# TASK REQUIREMENTS:
A. Quote the passage of the tracing discussion starting with "I think this" and going on through "that would help?".
B. For each statement below, indicate whether the tracing discussion supports it. Answer yes or no, and quote the deciding words. (i) Jason offers to build a prototype of his proposal. (ii) Eigler regards markers as a userspace API. (iii) Eigler objects to merging the lower-level aspects of the marker and tracepoint implementations.
C. Carry on the tracing discussion from the point at which it stops.

# SELECTED TEXT:
------------------------------

I think this potentially better address's Arjan's concern b/c it ties
the 'tracepoint->marker' callback directly to the tracepoint. And this
'tracepoint->marker' callback function in essense documents the marker
interface for a tracepoint. And this proposal documents the interfaces
(both tracepoints and markers) all in one place. 

If I'm not clear, I can prototype it if you think that would help?

thanks,

-Jason

--

From: Frank Ch. Eigler
Date: Friday, October 3, 2008 - 2:52 pm

Hi -


I'm glad the discussion seems to be slowly turning toward the event
layering issues, but ... "markers being a userspace API"?  That seems
to be grossly misleading terminology.  It's a kernel API like anything
else being discussed here.  What's different about it
(vs. tracepoints) is that it could be one of the first clients of the
unified ring buffer widget that concretely addresses the issue of
encoding abstract traceworthy events into serialized data.

(Of course, merging the lower level aspects of the marker/tracepoint
implementations is all well and good.)

------------------------------

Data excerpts

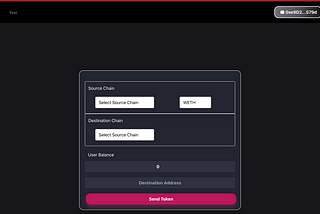 มาลองทำ Cross-Chain EVM ด้วย Axelar กัน !!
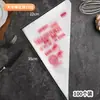 Bolsas de Pastelería Desechables de Grado Alimenticio Hongping, Herramientas de Repostería Transparentes Engrosadas, Bolsas Especiales para Exprimir Crema y Decorar Pasteles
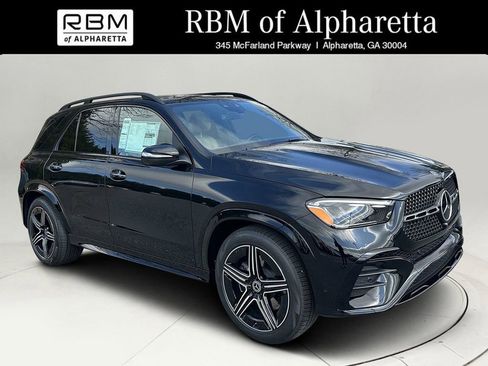 New 2026 Mercedes-Benz GLE 450 GLE 450 image 1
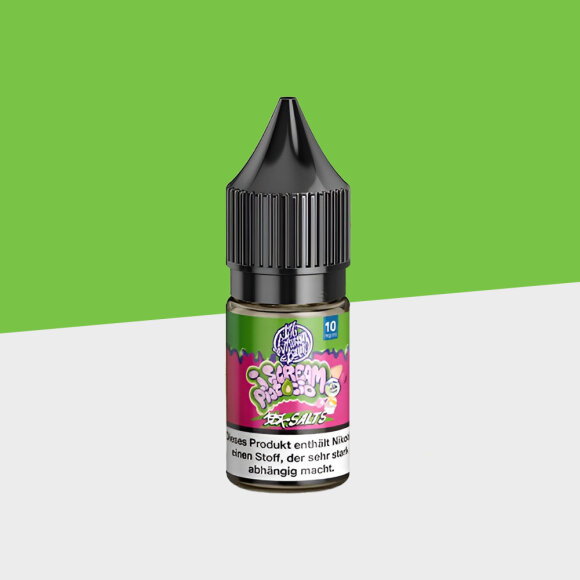 187 Strassenbande - I Scream Pistachio 10mg/ml - E-Liquid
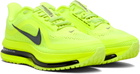 Nike Yellow Pegasus Premium Sneakers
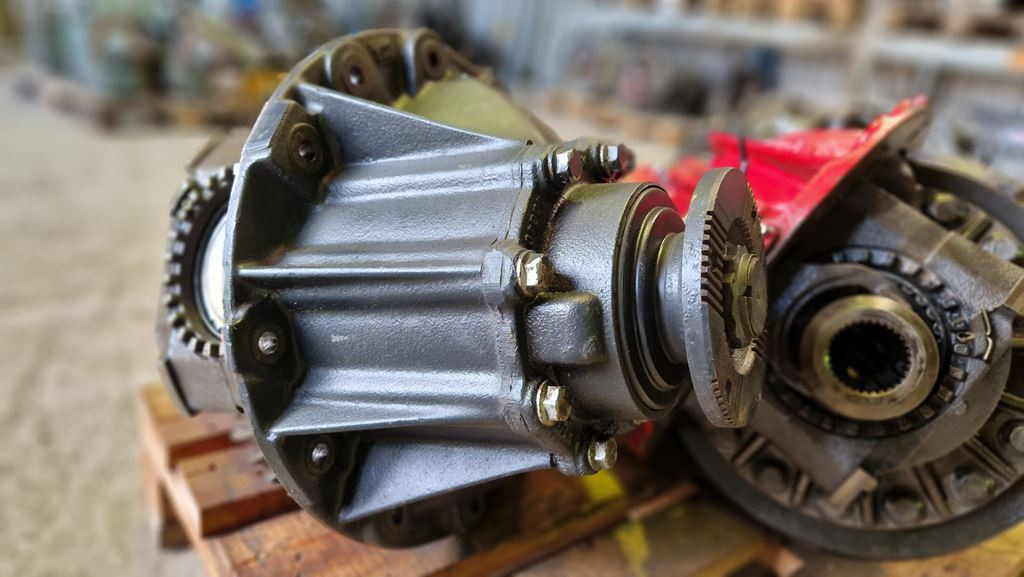 MAN TGX 8:37 - Diferencial de Caminhão: foto 3 MAN TGX 8:37 - Diferencial de Caminhão: foto 3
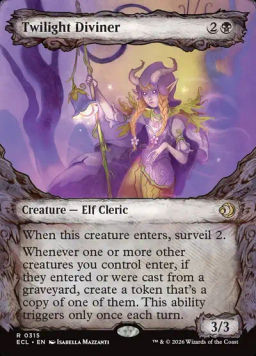 Twilight Diviner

------------------------------

# ANSWERS GIVEN:
A.
I think this potentially better address's Arjan's concern b/c it ties
the 'tracepoint->marker' callback directly to the tracepoint. And this
'tracepoint->marker' callback function in essense documents the marker
interface for a tracepoint. And this proposal documents the interfaces
(both tracepoints and markers) all in one place. 

If I'm not clear, I can prototype it if you think that would help?

B.
(i) Yes: "I can prototype it if you think that would help?"
(ii) No: "It's a kernel API like anything else being discussed here."
(iii) No: "merging the lower level aspects of the marker/tracepoint implementations is all well and good."

C.
- FChE
--

From: KOSAKI Motohiro
Date: Sunday, September 21, 2008 - 8:09 pm

Sorry, disagreed.

I believe any marker point should be independent to tracer.
Otherwise, number of trace_mark() will blow up easily.



--

From: Peter Zijlstra
Date: Monday, September 22, 2008 - 2:57 am

I really think we should separate the ringbuffer management from the
event stuff.

--

From: Mathieu Desnoyers
Date: Monday, September 22, 2008 - 7:36 pm

Sure, I am strongly in favor of separating those two, given they
represent two different things. However, the requirement I have heard at
KS2008 was to provide 

- Unified buffering mechanism
- Timestamps synchronized across all buffers
- Unified event IDs management, so events from various sources could be
  shared between tools.
- As of my understanding, unified event structure, which can be exported
  to userspace and be shared across different tools.
- Unified buffer control/management mechanism.

These all represent different infrastructure parts, but are all needed
if we want tools to be able to share the data exported through those
buffers.

Relay is a good example of having only a _single_ of these layers in
common : there is currently no way the different relay users can share
the data they collect because they have simply no idea how others
structure their data.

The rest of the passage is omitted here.